Emergency Drills to Test Emergency Response:
- Again, US EPA asks for comments on mandating such drills, costs for conducting and the frequency in which they should be undertaken.
Specific Siting Requirements for Facilities:
- US EPA is also asking whether it should impose both internal siting requirements (i.e., requirements on the location of structures in proximity to stationary source) and external siting requirements (i.e., location of stationary source to facility boundaries or buffer zones). It is asking for comment on potential siting requirements, the standards to be imposed, whether they should be applicable to only new facilities or also to existing facilities and if so, how to implement. It further asks whether federal siting requirements would over step into state and local zoning processes and the potential costs for implementing siting obligations.

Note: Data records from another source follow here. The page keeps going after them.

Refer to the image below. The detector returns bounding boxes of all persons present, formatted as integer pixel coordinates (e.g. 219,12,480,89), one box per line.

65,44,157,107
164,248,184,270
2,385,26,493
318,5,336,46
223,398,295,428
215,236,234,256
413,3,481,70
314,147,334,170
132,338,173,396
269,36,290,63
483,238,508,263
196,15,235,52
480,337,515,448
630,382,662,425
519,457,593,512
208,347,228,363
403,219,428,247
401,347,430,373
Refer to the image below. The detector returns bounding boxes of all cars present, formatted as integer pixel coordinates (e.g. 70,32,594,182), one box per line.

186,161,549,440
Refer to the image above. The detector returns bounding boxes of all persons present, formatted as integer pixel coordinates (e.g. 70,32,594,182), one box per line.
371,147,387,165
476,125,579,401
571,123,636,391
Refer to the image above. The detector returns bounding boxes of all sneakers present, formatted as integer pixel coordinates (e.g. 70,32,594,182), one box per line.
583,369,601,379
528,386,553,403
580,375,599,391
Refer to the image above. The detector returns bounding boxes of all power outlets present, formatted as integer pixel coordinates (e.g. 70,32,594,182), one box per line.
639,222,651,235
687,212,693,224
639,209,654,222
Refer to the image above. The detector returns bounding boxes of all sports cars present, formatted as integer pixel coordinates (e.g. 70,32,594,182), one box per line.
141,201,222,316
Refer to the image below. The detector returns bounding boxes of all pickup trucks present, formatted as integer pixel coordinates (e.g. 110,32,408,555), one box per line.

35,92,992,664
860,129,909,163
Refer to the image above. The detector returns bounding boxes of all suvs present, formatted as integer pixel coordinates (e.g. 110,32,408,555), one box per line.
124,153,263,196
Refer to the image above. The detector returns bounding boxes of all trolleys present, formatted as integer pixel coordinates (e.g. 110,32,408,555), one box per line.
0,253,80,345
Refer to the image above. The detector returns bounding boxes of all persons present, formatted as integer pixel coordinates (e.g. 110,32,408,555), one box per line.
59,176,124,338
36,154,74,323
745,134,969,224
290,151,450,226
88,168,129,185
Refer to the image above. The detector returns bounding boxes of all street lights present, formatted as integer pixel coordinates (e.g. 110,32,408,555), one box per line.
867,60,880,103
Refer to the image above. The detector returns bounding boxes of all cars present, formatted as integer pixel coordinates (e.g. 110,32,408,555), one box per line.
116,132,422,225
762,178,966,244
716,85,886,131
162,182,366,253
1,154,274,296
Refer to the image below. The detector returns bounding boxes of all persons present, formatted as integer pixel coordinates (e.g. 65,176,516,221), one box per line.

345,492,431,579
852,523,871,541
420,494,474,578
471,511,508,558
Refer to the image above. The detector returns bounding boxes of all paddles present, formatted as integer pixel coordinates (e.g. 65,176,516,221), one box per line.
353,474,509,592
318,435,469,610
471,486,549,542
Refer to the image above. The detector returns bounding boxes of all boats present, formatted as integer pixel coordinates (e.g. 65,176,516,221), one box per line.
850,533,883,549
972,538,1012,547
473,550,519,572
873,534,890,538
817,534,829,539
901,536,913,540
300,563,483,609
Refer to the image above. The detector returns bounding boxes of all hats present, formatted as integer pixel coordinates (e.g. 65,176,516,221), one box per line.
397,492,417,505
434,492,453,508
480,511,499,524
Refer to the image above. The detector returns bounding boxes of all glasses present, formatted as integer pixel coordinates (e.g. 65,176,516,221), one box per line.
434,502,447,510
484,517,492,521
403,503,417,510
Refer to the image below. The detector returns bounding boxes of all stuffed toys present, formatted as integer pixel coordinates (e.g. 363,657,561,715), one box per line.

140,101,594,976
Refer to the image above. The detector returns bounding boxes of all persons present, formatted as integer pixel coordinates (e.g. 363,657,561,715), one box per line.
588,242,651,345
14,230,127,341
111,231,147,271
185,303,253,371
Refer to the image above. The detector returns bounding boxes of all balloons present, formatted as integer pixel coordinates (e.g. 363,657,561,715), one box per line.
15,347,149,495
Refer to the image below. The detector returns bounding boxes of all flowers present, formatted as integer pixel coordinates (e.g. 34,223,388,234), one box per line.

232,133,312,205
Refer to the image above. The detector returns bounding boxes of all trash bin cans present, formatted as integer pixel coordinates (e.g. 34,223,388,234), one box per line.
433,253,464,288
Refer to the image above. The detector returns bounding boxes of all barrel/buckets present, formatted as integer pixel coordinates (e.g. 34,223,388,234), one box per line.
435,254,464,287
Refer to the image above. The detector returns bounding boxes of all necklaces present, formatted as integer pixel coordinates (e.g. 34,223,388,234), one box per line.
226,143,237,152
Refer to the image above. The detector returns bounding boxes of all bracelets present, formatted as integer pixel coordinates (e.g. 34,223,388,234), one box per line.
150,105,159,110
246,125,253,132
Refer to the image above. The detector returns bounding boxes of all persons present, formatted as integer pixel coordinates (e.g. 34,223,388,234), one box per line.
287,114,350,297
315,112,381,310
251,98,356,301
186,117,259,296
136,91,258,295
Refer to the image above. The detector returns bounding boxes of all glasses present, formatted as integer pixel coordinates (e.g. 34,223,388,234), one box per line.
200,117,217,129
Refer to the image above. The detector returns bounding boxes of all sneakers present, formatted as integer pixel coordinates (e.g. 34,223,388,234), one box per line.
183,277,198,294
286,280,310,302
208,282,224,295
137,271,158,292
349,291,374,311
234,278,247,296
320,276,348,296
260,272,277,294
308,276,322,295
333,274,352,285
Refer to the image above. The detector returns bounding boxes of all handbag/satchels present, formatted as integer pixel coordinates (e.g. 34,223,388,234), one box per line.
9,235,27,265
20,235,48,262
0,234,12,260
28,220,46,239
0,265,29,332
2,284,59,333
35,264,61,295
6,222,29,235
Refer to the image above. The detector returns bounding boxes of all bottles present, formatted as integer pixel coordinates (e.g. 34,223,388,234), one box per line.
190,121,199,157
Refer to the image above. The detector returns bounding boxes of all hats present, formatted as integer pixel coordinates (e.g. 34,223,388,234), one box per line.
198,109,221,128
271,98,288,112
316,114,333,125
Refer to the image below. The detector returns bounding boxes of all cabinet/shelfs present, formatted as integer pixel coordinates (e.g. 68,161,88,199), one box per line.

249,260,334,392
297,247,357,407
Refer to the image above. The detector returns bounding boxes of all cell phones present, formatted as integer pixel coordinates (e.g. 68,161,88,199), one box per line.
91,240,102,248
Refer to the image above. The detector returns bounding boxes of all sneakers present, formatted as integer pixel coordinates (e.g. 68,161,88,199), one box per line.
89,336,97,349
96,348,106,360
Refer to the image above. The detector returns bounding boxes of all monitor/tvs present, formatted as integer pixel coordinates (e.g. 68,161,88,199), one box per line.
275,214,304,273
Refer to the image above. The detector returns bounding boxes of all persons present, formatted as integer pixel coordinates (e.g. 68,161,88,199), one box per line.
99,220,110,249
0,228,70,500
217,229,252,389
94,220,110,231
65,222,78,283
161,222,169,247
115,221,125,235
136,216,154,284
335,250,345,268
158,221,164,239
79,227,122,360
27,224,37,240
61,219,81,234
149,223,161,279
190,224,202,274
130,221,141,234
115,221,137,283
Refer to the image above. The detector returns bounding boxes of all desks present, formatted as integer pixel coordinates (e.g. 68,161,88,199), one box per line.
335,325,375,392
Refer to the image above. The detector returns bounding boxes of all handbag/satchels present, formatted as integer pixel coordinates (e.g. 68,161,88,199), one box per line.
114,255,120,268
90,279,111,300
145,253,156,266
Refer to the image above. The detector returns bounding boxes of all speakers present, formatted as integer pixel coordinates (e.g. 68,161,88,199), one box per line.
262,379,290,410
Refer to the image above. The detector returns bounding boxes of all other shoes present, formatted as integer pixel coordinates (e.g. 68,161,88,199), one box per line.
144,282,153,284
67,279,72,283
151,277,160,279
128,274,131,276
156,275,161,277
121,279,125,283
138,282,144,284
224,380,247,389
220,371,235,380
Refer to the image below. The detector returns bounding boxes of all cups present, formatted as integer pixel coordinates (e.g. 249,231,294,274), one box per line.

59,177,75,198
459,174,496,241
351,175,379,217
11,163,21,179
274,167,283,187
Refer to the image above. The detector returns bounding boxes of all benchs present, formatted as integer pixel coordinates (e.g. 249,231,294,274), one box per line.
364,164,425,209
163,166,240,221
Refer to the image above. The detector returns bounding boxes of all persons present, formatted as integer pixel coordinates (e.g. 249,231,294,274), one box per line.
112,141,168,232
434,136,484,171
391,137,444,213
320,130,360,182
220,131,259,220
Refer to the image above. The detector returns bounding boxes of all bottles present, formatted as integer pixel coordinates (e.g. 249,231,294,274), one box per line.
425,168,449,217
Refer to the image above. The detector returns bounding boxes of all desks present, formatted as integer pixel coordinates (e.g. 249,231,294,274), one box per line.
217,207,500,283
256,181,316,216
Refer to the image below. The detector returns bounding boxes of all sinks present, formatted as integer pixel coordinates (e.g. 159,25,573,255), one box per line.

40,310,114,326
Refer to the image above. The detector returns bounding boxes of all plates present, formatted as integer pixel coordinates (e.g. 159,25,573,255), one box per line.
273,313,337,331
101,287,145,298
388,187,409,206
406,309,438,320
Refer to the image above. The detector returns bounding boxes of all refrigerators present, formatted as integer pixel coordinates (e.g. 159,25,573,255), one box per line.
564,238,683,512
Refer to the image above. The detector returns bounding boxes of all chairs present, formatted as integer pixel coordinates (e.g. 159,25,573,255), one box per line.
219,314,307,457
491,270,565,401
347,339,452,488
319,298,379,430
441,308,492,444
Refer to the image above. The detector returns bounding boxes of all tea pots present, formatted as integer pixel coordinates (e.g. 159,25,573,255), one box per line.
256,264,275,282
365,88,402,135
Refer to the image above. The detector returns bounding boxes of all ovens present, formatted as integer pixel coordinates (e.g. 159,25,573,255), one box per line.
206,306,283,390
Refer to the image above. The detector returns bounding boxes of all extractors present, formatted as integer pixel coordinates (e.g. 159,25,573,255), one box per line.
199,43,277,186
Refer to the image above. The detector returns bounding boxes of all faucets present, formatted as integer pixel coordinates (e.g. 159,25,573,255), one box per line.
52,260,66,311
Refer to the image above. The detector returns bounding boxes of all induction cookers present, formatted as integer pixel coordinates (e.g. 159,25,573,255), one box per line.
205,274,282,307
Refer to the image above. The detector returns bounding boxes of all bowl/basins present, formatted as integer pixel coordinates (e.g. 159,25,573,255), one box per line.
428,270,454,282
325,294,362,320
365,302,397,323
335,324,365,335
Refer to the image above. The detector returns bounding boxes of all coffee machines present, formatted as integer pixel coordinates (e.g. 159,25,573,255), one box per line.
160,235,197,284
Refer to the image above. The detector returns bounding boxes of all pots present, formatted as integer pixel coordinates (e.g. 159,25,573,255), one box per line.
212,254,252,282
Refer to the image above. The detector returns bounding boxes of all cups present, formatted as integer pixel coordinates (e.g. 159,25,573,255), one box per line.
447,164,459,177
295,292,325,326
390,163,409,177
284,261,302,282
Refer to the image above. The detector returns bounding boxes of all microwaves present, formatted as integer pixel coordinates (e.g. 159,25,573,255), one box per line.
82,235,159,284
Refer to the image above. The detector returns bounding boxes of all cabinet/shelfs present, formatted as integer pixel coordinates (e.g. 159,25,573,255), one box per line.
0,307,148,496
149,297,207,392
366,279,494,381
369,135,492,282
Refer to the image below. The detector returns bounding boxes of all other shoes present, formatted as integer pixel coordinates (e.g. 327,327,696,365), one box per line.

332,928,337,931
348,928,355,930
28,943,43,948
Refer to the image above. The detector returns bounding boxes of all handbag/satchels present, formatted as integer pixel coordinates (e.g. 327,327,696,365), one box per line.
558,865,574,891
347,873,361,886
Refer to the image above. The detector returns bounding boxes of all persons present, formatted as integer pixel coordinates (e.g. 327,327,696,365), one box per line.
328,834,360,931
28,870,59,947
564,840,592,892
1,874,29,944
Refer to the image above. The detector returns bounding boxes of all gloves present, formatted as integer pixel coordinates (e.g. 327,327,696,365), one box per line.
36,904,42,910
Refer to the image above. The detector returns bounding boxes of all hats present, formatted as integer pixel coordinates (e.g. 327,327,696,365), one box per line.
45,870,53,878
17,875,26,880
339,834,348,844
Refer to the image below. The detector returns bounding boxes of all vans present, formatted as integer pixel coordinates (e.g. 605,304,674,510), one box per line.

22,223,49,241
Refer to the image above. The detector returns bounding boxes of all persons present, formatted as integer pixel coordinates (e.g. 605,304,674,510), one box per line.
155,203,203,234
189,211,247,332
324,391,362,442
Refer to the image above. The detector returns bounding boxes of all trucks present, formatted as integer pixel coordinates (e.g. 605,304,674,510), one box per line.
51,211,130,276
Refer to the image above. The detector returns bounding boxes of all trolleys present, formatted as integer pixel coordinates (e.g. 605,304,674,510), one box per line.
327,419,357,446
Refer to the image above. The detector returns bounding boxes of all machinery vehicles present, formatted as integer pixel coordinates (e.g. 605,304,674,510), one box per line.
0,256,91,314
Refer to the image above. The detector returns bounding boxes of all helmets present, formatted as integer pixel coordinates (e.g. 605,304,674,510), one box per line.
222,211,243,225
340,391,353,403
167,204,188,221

Since the RFI is not an actual proposal and EPA has not yet determined which, if any, changes to the RMP should be made, there is a real opportunity for regulated facilities or potentially regulated facilities to weigh in during the 90-day comment period to influence the scope of the final requirements. It is also an opportunity to provide information on why certain aspects being considered by US EPA may not be feasible or cost effective for regulated facilities and to communicate with US EPA before its plans are more fully fleshed-out.